▸ Given exercise A
In the Nagios configuration check output, how many services were checked?
▸ Given exercise B
In the Nagios configuration check output, rewrite the part that opens with the words containing "Read main config" and closes with "config file '/etc/nagios/objects/nrpe/nrpe.template.cfg'...", replacing "Processing" with "Loading".
▸ Given exercise C
Extend the Nagios configuration check output past its last line.

##### Text section #####

Read main config file okay...
Processing object config file '/etc/nagios/objects/commands.cfg'...
Processing object config file '/etc/nagios/objects/contacts.cfg'...
Processing object config file '/etc/nagios/objects/timeperiods.cfg'...
Processing object config file '/etc/nagios/objects/templates.cfg'...
Processing object config file '/etc/nagios/objects/localhost.cfg'...
Processing object config directory '/etc/nagios/objects/nrpe'...
Processing object config file '/etc/nagios/objects/nrpe/nrpe.template.cfg'...
Processing object config file '/etc/nagios/objects/nrpe/nrpe.host.cfg'...
Processing object config file '/etc/nagios/objects/nrpe/nrpe.group.cfg'...
Processing object config file '/etc/nagios/objects/nrpe/nrpe.commands.cfg'...
Processing object config file '/etc/nagios/objects/nrpe/nrpe.service.cfg'...
Read object config files okay...
Running pre-flight check on configuration data...
Checking services...
Checked 14 services.
Checking hosts...

##### Records supplied #####

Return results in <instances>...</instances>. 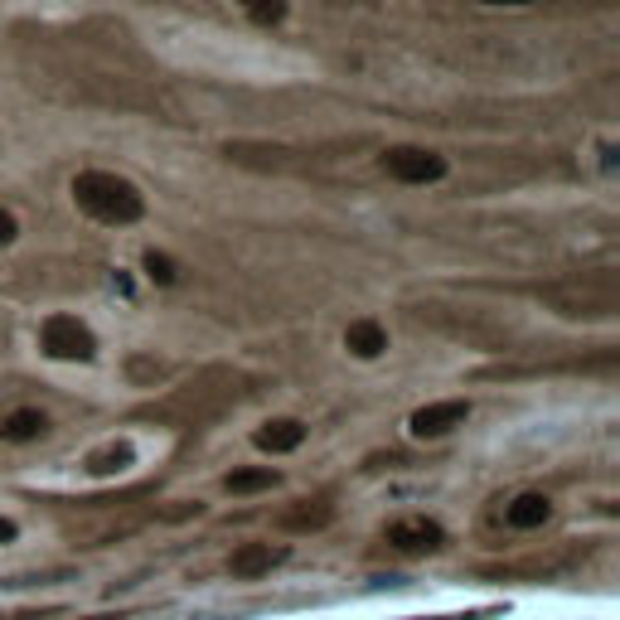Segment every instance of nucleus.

#####
##### Records supplied #####

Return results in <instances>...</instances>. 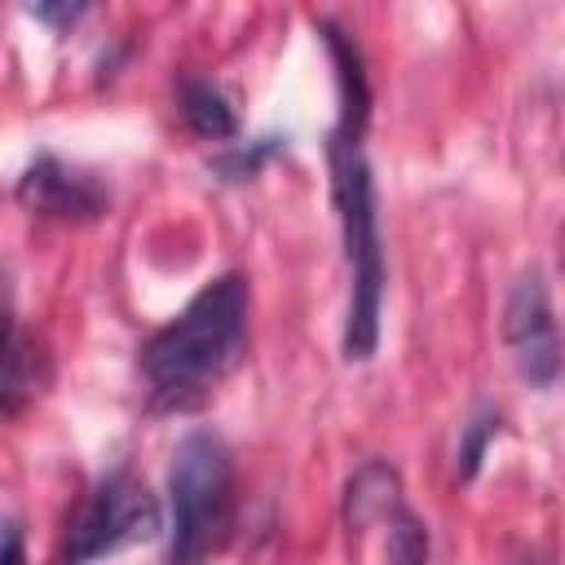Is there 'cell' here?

#####

▸ Task answer A
14 services.

▸ Task answer B
Read main config file okay...
Loading object config file '/etc/nagios/objects/commands.cfg'...
Loading object config file '/etc/nagios/objects/contacts.cfg'...
Loading object config file '/etc/nagios/objects/timeperiods.cfg'...
Loading object config file '/etc/nagios/objects/templates.cfg'...
Loading object config file '/etc/nagios/objects/localhost.cfg'...
Loading object config directory '/etc/nagios/objects/nrpe'...
Loading object config file '/etc/nagios/objects/nrpe/nrpe.template.cfg'...

▸ Task answer C
Checked 2 hosts.
Checking host groups...
Checked 2 host groups.
Checking service groups...
Checked 0 service groups.
Checking contacts...
Checked 1 contacts.
Checking contact groups...
Checked 1 contact groups.
Checking service escalations...
Checked 0 service escalations.
Checking service dependencies...
Checked 0 service dependencies.
Checking host escalations...
Checked 0 host escalations.
Checking host dependencies...
Checked 0 host dependencies.
Checking commands...
Checked 26 commands.
Checking time periods...
Checked 5 time periods.
Checking for circular paths between hosts...
Checking for circular host and service dependencies...
Checking global event handlers...
Checking obsessive compulsive processor commands...
Checking misc settings...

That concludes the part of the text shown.